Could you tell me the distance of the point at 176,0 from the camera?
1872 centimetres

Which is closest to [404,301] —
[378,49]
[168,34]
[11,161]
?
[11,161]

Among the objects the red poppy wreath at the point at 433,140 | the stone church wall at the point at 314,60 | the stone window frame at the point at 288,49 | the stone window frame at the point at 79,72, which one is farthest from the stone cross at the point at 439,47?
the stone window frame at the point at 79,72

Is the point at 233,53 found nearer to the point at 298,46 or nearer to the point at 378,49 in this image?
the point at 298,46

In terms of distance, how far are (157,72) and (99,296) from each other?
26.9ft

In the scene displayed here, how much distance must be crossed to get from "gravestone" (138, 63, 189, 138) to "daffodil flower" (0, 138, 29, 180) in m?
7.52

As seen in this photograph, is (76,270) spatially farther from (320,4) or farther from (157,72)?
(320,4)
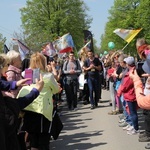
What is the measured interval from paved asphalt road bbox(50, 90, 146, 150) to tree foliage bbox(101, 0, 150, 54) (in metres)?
30.4

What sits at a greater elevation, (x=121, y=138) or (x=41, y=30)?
(x=41, y=30)

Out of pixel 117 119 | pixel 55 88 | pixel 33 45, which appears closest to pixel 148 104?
pixel 55 88

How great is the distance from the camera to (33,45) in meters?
33.8

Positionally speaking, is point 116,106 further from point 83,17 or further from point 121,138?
point 83,17

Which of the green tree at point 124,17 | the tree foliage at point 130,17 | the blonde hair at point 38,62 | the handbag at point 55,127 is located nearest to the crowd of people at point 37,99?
the blonde hair at point 38,62

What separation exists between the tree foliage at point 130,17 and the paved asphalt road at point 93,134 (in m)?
30.4

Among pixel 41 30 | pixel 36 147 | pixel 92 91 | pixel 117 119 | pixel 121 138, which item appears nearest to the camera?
pixel 36 147

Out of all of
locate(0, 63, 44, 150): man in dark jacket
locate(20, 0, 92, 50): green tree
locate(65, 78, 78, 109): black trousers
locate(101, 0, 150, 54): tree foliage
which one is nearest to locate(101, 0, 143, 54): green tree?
locate(101, 0, 150, 54): tree foliage

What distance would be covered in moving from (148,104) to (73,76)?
7324 millimetres

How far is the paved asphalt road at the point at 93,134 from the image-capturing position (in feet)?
20.3

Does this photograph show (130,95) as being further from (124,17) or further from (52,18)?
(124,17)

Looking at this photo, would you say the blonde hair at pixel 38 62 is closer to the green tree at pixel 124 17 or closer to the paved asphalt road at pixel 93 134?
the paved asphalt road at pixel 93 134

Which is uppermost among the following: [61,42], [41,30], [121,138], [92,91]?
[41,30]

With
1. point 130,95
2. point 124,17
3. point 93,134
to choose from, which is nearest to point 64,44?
point 93,134
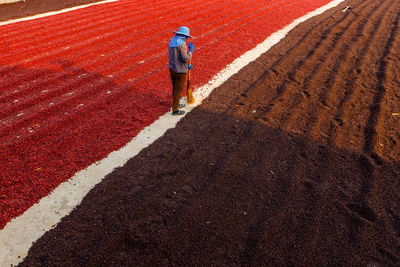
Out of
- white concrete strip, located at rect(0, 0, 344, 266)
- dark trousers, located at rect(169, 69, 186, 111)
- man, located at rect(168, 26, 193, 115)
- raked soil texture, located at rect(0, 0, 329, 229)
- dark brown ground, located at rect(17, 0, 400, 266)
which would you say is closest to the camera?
dark brown ground, located at rect(17, 0, 400, 266)

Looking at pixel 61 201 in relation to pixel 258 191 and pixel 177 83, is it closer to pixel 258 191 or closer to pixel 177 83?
pixel 258 191

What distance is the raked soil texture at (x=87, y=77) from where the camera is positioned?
5.15 m

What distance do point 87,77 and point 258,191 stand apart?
6333 mm

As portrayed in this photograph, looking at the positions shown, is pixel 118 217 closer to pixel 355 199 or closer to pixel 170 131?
pixel 170 131

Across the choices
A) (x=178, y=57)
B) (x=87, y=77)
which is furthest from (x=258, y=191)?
(x=87, y=77)

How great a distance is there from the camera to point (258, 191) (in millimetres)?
4414

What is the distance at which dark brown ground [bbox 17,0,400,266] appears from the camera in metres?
3.52

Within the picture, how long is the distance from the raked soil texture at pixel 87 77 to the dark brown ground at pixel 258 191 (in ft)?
3.47

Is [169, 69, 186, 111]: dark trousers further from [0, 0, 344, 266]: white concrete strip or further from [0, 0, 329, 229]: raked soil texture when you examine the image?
[0, 0, 329, 229]: raked soil texture

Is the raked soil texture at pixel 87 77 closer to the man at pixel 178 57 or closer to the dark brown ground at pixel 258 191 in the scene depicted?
the man at pixel 178 57

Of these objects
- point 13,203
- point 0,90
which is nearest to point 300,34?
point 0,90

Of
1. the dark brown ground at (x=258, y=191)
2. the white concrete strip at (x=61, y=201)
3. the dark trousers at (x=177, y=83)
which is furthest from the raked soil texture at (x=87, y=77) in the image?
the dark brown ground at (x=258, y=191)

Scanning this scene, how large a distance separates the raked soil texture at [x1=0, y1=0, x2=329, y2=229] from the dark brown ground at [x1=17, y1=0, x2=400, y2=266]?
1.06 meters

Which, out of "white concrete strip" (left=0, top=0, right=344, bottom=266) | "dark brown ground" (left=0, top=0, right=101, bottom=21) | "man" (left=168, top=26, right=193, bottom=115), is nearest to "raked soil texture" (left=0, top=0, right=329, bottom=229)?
"white concrete strip" (left=0, top=0, right=344, bottom=266)
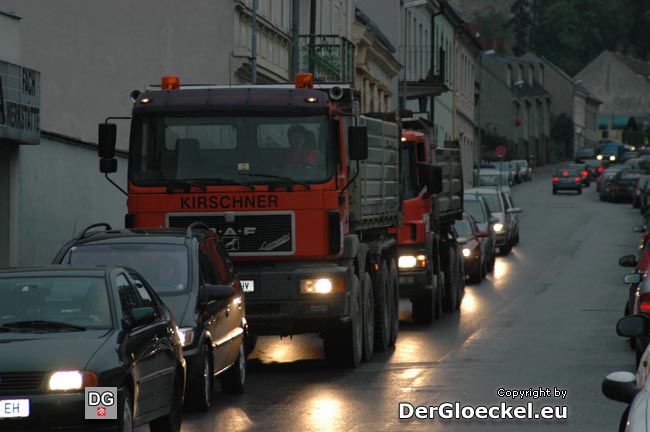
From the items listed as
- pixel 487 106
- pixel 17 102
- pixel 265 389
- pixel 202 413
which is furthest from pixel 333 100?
pixel 487 106

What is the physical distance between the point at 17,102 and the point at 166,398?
1187cm

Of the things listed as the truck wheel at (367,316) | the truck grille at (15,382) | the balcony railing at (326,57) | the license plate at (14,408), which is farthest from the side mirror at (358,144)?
the balcony railing at (326,57)

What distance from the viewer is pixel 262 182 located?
17562mm

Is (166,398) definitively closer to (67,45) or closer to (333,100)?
(333,100)

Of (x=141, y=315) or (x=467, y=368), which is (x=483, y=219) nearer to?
(x=467, y=368)

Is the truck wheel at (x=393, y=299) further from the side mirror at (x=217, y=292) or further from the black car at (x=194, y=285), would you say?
the side mirror at (x=217, y=292)

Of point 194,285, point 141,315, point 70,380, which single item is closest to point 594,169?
point 194,285

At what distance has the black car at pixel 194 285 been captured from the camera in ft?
45.8

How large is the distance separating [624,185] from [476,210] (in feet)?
137

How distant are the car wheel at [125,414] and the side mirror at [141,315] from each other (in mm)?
614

TASK DESCRIPTION
Update all the records above by replacing "black car" with "dark sedan" and changing nothing else. Leave the pictures out of your answer.

RESULT
Could you tell me the distance of the point at 176,0 from the camera?
1872 centimetres

Which is closest to [404,301] —
[378,49]
[168,34]
[11,161]
?
[11,161]

Among the objects the red poppy wreath at the point at 433,140 | the stone church wall at the point at 314,60 | the stone window frame at the point at 288,49 | the stone window frame at the point at 79,72, which one is farthest from the stone cross at the point at 439,47?
the stone window frame at the point at 79,72

Is the point at 233,53 found nearer to the point at 298,46 or nearer to the point at 378,49 in this image?
the point at 298,46

In terms of distance, how far are (157,72) and (99,296) from each other?
26.9ft

In the scene displayed here, how much distance must be crossed to get from "gravestone" (138, 63, 189, 138) to "daffodil flower" (0, 138, 29, 180) in m?
7.52

As seen in this photograph, is (76,270) spatially farther from (320,4) or farther from (157,72)?
(320,4)
What is the measured interval from paved asphalt road bbox(50, 90, 146, 150) to tree foliage bbox(101, 0, 150, 54) (in metres)?
30.4

What sits at a greater elevation, (x=121, y=138) or (x=41, y=30)?
(x=41, y=30)

Out of pixel 117 119 | pixel 55 88 | pixel 33 45, which appears closest to pixel 148 104?
pixel 55 88

How great is the distance from the camera to (33,45) in meters?
33.8

Positionally speaking, is point 116,106 further from point 83,17 or further from point 121,138?
point 83,17

Which of the green tree at point 124,17 | the tree foliage at point 130,17 | the blonde hair at point 38,62 | the handbag at point 55,127 is located nearest to the crowd of people at point 37,99?
the blonde hair at point 38,62

What separation exists between the tree foliage at point 130,17 and the paved asphalt road at point 93,134 (in m)?
30.4

Among pixel 41 30 | pixel 36 147 | pixel 92 91 | pixel 117 119 | pixel 121 138, which item appears nearest to the camera?
pixel 36 147

Out of all of
locate(0, 63, 44, 150): man in dark jacket
locate(20, 0, 92, 50): green tree
locate(65, 78, 78, 109): black trousers
locate(101, 0, 150, 54): tree foliage
which one is nearest to locate(101, 0, 143, 54): green tree?
locate(101, 0, 150, 54): tree foliage

What distance would be covered in moving from (148,104) to (73,76)?
7324 millimetres

How far is the paved asphalt road at the point at 93,134 from the image-capturing position (in feet)?
20.3

Does this photograph show (130,95) as being further from (124,17) or further from (52,18)?
(124,17)

Looking at this photo, would you say the blonde hair at pixel 38 62 is closer to the green tree at pixel 124 17 or closer to the paved asphalt road at pixel 93 134?
the paved asphalt road at pixel 93 134

Which is uppermost among the following: [61,42], [41,30], [121,138], [92,91]?
[41,30]

With
1. point 130,95
2. point 124,17
3. point 93,134
to choose from, which is nearest to point 64,44?
point 93,134
Out of
- white concrete strip, located at rect(0, 0, 344, 266)
- dark trousers, located at rect(169, 69, 186, 111)
- man, located at rect(168, 26, 193, 115)
- raked soil texture, located at rect(0, 0, 329, 229)
- dark brown ground, located at rect(17, 0, 400, 266)
which would you say is closest to the camera?
dark brown ground, located at rect(17, 0, 400, 266)

Looking at pixel 61 201 in relation to pixel 258 191 and pixel 177 83, is it closer to pixel 258 191 or closer to pixel 177 83?
pixel 258 191

What distance is the raked soil texture at (x=87, y=77) from where the camera is positioned?
5.15 m

What distance do point 87,77 and point 258,191 stand apart?
6333 mm

As portrayed in this photograph, looking at the positions shown, is pixel 118 217 closer to pixel 355 199 or closer to pixel 170 131?
pixel 170 131

Across the choices
A) (x=178, y=57)
B) (x=87, y=77)
which is furthest from (x=258, y=191)?
(x=87, y=77)

How great a distance is there from the camera to point (258, 191) (in millimetres)?
4414

What is the distance at which dark brown ground [bbox 17,0,400,266] appears from the camera in metres?
3.52

Within the picture, how long is the distance from the raked soil texture at pixel 87 77 to the dark brown ground at pixel 258 191 (in ft)?
3.47

Is [169, 69, 186, 111]: dark trousers further from [0, 0, 344, 266]: white concrete strip or further from [0, 0, 329, 229]: raked soil texture when you examine the image?
[0, 0, 329, 229]: raked soil texture

Is the raked soil texture at pixel 87 77 closer to the man at pixel 178 57 or closer to the dark brown ground at pixel 258 191 in the scene depicted?
the man at pixel 178 57

Of these objects
- point 13,203
- point 0,90
which is nearest to point 300,34?
point 0,90

Of
1. the dark brown ground at (x=258, y=191)
2. the white concrete strip at (x=61, y=201)
3. the dark trousers at (x=177, y=83)
which is furthest from the raked soil texture at (x=87, y=77) in the image?
the dark brown ground at (x=258, y=191)

Scanning this scene, how large a distance separates the raked soil texture at [x1=0, y1=0, x2=329, y2=229] from the dark brown ground at [x1=17, y1=0, x2=400, y2=266]?
1.06 meters

Which, out of "white concrete strip" (left=0, top=0, right=344, bottom=266) | "dark brown ground" (left=0, top=0, right=101, bottom=21) | "man" (left=168, top=26, right=193, bottom=115), is nearest to "raked soil texture" (left=0, top=0, right=329, bottom=229)?
"white concrete strip" (left=0, top=0, right=344, bottom=266)
From the items listed as
- pixel 487 106
- pixel 17 102
- pixel 265 389
- pixel 202 413
which is furthest from pixel 333 100?
pixel 487 106

What is the physical distance between the point at 17,102 and the point at 166,398?
1187cm

Of the things listed as the truck wheel at (367,316) | the truck grille at (15,382) | the balcony railing at (326,57) | the license plate at (14,408), which is farthest from the side mirror at (358,144)?
the balcony railing at (326,57)

What distance from the viewer is pixel 262 182 located?
17562mm

Is (166,398) definitively closer to (67,45) or closer to (333,100)?
(333,100)

Of (x=141, y=315) or (x=467, y=368), which is (x=483, y=219) nearer to?
(x=467, y=368)

Is the truck wheel at (x=393, y=299) further from the side mirror at (x=217, y=292) or further from the dark sedan at (x=194, y=285), would you say?
the side mirror at (x=217, y=292)

Of point 194,285, point 141,315, point 70,380, which single item is closest to point 594,169?
point 194,285

At what distance has the dark sedan at pixel 194 285 been captured from the camera in ft?
45.8

How large is the distance separating [624,185] from [476,210] (in feet)?
137

How distant are the car wheel at [125,414] and the side mirror at [141,315] from each other (in mm)?
614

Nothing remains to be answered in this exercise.